Order denying summary judgment on 523(a)(2)(A) and (C) claims.  Court concluded that the Plaintiff had put forth no evidence nor cited any legal authority for the contention that a “convenience check” was a “cash advance” for purpose of § 523(a)(2)(C).  Further, court cannot conclude that the execution of a convenience check to a third party, where there is no evidence that the debtor obtained cash or engaged in an intentional strategy with his wife who was not an obligor,  constitutes a cash advance.  Because the Plaintiff failed to offer evidence from which the court could draw an inference of the Debtor’s subjective fraudulent intent, summary judgment on the § 523(a)(2)(A) claim was denied as well.

Order denying motion to withdraw as counsel for the debtor.  Although  new attorney had filed entry of appearance, this fact alone insufficient to relieve original attorney of responsibility of complying with BLR 9010-5.  Local rule contemplates does not require motion to withdraw if certificate of consent, signed by the client, the withdrawing attorney and substituting attorney is filed with court.  Since parties had not filed certificate of consent, attorney who seeks to withdraw must comply with the procedural requirements of motion to withdraw.  The court observed that existence of dual counsel complicates issue of fees because nothing in record to instruct court, creditors, or trustee as to how payment of fees is to be allocated.  Court instructed original attorney to file fee application and new attorney to file Rule 2016(b) statement.

Court cannot disallow proof of claim when the objection to it seeks amendment of the claim.  Further, citing In re Shank, 315 B.R. 799 (Bankr. N.D. Ga. 2004), court declines to require creditor to amend the claim.  Debtor may amend objection to state the amount, if any, debt she contends she owes.
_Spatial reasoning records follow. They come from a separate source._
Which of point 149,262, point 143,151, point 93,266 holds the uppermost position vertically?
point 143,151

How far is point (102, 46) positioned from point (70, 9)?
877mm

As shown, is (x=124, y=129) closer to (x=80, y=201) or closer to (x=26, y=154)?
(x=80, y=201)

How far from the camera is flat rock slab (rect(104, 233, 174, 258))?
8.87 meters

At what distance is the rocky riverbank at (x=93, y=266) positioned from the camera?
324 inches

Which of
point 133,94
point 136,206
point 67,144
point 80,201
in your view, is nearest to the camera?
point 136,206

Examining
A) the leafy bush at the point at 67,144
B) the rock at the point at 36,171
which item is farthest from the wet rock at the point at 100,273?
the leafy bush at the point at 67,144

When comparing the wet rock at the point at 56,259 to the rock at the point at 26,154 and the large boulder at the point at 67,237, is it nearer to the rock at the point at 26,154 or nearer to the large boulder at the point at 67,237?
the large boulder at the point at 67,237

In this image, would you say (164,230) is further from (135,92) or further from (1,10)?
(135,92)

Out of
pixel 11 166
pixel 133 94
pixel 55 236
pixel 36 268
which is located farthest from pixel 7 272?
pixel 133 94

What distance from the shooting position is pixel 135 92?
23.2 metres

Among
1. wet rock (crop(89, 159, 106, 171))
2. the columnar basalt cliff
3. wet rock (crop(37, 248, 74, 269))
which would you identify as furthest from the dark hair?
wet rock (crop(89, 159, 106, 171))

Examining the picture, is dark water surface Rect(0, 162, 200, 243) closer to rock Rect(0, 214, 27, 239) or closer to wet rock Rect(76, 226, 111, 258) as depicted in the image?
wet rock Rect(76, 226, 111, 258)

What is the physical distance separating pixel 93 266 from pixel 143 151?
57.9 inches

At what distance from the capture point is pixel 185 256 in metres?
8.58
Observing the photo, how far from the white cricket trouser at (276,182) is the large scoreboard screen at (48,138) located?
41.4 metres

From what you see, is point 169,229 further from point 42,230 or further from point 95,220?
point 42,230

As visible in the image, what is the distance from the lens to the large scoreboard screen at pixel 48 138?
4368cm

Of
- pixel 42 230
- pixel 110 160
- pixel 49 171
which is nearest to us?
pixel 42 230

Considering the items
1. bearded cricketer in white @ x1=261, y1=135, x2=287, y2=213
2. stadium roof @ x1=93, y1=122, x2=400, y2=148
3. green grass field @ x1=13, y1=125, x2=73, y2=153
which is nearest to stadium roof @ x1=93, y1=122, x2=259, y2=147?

(Order denying Movant’s default motion for relief from stay.  Proposed order on default motion provided for conversion of the case to chapter 7 and awarded movant fees and costs in conjunction with filing/prosecution of the motion.  Default motion denied because (1) nothing in the consent order entitled the movant to conversion of the case without notice and hearing and, thus, motion failed to state a claim for relief (consent order only provided for termination of stay and opportunity for trustee to file motion to convert case); and (2) no legal or factual basis for award of fees asserted.  In addition, court observed that inclusion of an award of fees in a routine order submitted to chambers on a default motion where there has been no consent and no hearing is inappropriate and improper.

Court denies objection to claim of IRS for improper service.  Court also notes that notice did not comply with BLR 3007-1(c) and Official Form 3007-1(c) because it did not state a specific date for a response.

Application for unclaimed funds disbursed on claim for arrearage on note secured by security deed on debtor’s residence denied, without prejudice, in absence of showing that debt has not been satisfied through sale or foreclosure.  Court notes discrepancies in the record concerning the holder to the claim and states, “The Court relies on lawyers to be accurate in their pleadings and proposed orders.  The Court cannot possibly check the technical accuracy of every proposed order presented by consent or without opposition, but the Court will not knowingly enter orders such as the ones referenced to if they contain material unexplained discrepancies.  For example, the Court will not knowingly enter an order on a motion for stay relief filed by a lender or servicer if the record shows that another entity holds the claim unless the lender or servicer shows good cause for doing so.”  Application also denied because parent corporation is not authorized to obtain funds of its alleged subsidiary.